- Exercise inputs

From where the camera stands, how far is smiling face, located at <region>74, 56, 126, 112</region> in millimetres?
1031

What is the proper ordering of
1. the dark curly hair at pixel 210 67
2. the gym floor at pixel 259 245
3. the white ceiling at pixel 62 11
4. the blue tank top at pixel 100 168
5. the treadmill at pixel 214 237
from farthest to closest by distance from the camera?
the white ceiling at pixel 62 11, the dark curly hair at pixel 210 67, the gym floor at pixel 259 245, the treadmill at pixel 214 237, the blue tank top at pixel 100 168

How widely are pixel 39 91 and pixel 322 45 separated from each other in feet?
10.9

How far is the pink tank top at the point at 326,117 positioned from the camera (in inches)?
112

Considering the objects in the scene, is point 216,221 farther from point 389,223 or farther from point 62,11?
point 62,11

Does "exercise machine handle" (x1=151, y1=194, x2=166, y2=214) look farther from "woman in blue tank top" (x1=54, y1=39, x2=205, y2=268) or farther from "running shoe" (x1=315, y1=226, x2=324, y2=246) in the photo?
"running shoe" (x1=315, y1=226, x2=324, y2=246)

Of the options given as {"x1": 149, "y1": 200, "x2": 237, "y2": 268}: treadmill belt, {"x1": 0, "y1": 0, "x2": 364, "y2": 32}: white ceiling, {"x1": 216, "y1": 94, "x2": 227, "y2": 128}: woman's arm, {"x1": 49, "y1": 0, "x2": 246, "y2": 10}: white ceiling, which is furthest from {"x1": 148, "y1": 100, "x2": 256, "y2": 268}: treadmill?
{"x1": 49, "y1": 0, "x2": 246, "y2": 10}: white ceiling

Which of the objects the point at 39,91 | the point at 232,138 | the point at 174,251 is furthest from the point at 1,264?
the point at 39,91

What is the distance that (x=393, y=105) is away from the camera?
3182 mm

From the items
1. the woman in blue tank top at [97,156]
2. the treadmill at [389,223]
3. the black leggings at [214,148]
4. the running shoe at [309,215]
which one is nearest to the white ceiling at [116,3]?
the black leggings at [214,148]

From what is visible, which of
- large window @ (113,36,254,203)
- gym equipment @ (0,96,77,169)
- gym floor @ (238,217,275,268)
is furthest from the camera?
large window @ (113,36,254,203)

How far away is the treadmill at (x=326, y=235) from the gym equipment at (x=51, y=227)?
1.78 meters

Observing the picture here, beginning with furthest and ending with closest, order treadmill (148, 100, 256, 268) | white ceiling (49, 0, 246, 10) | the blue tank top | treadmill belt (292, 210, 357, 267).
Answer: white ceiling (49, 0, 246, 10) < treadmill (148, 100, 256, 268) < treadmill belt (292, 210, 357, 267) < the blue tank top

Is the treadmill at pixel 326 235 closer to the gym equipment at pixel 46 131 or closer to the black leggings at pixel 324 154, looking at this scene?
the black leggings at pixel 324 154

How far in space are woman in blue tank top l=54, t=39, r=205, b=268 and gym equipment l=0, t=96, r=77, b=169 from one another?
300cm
==
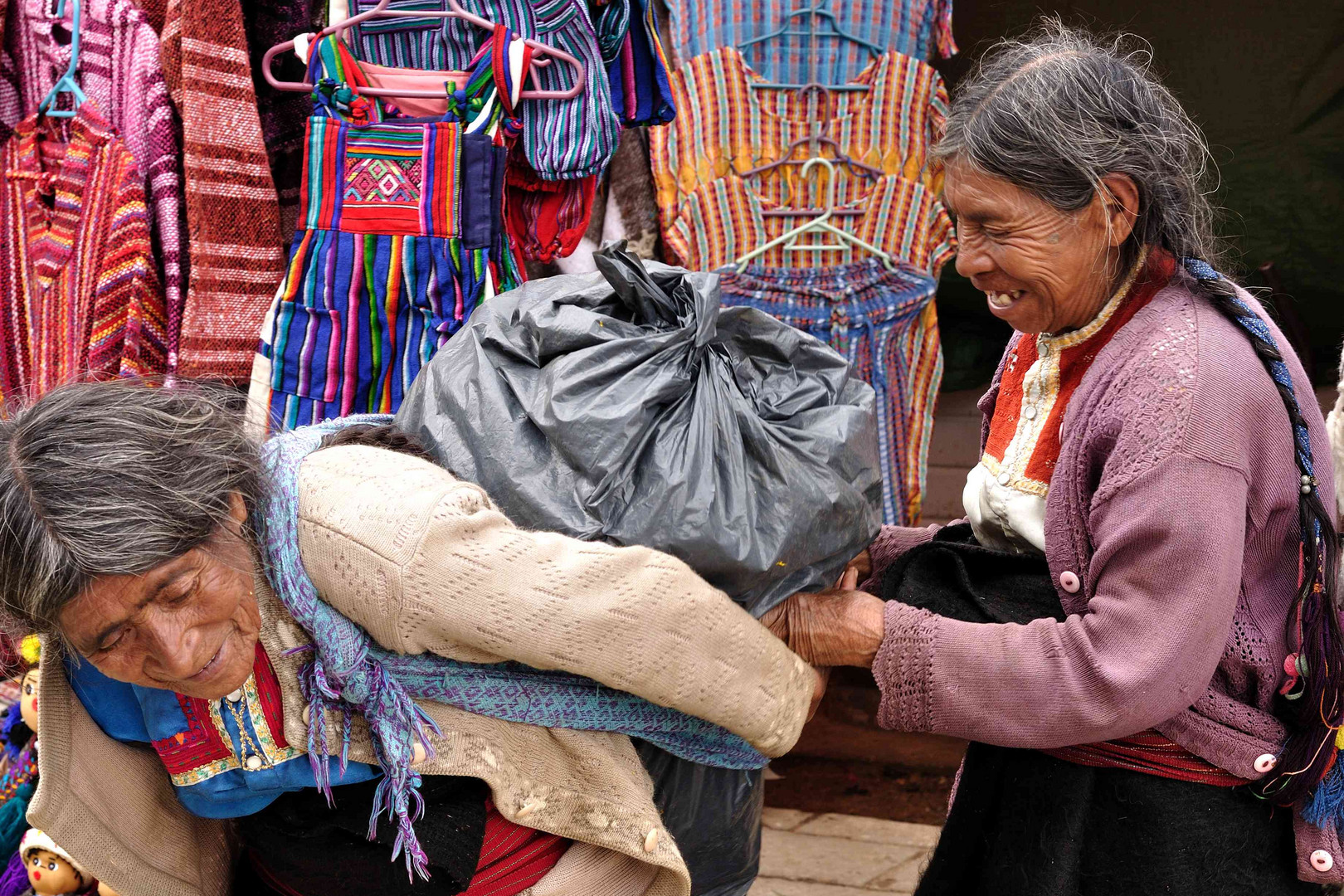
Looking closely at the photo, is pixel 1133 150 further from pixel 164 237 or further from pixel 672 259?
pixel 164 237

- Work instructions
Set down the rows from the line containing "From where the" through the line containing "1.78 meters", both included, exactly as they appear, and nothing else.

- Exercise solution
From where the camera stands, how far is smiling face, located at <region>74, 56, 126, 112</region> in millimetres?
1031

What is the proper ordering of
1. the dark curly hair at pixel 210 67
2. the gym floor at pixel 259 245
3. the white ceiling at pixel 62 11
4. the blue tank top at pixel 100 168
5. the treadmill at pixel 214 237
from farthest to closest by distance from the camera?
the white ceiling at pixel 62 11, the dark curly hair at pixel 210 67, the gym floor at pixel 259 245, the treadmill at pixel 214 237, the blue tank top at pixel 100 168

How widely are pixel 39 91 and pixel 322 45 separated from each other in feet?
10.9

How far is the pink tank top at the point at 326,117 positioned from the camera (in inches)?
112

Considering the objects in the scene, is point 216,221 farther from point 389,223 or farther from point 62,11?
point 62,11

Does "exercise machine handle" (x1=151, y1=194, x2=166, y2=214) look farther from "woman in blue tank top" (x1=54, y1=39, x2=205, y2=268) or farther from "running shoe" (x1=315, y1=226, x2=324, y2=246) in the photo?
"running shoe" (x1=315, y1=226, x2=324, y2=246)

Of the options given as {"x1": 149, "y1": 200, "x2": 237, "y2": 268}: treadmill belt, {"x1": 0, "y1": 0, "x2": 364, "y2": 32}: white ceiling, {"x1": 216, "y1": 94, "x2": 227, "y2": 128}: woman's arm, {"x1": 49, "y1": 0, "x2": 246, "y2": 10}: white ceiling, which is furthest from {"x1": 148, "y1": 100, "x2": 256, "y2": 268}: treadmill?
{"x1": 49, "y1": 0, "x2": 246, "y2": 10}: white ceiling

Which of the objects the point at 39,91 | the point at 232,138 | the point at 174,251 is furthest from the point at 1,264?
the point at 39,91

What is the distance that (x=393, y=105) is away from the camera?
3182 mm

From the items
1. the woman in blue tank top at [97,156]
2. the treadmill at [389,223]
3. the black leggings at [214,148]
4. the running shoe at [309,215]
which one is nearest to the white ceiling at [116,3]?
the black leggings at [214,148]

From what is visible, which of
- large window @ (113,36,254,203)
- gym equipment @ (0,96,77,169)
- gym floor @ (238,217,275,268)
is furthest from the camera?
large window @ (113,36,254,203)

How far away is the treadmill at (x=326, y=235) from the gym equipment at (x=51, y=227)?
1.78 meters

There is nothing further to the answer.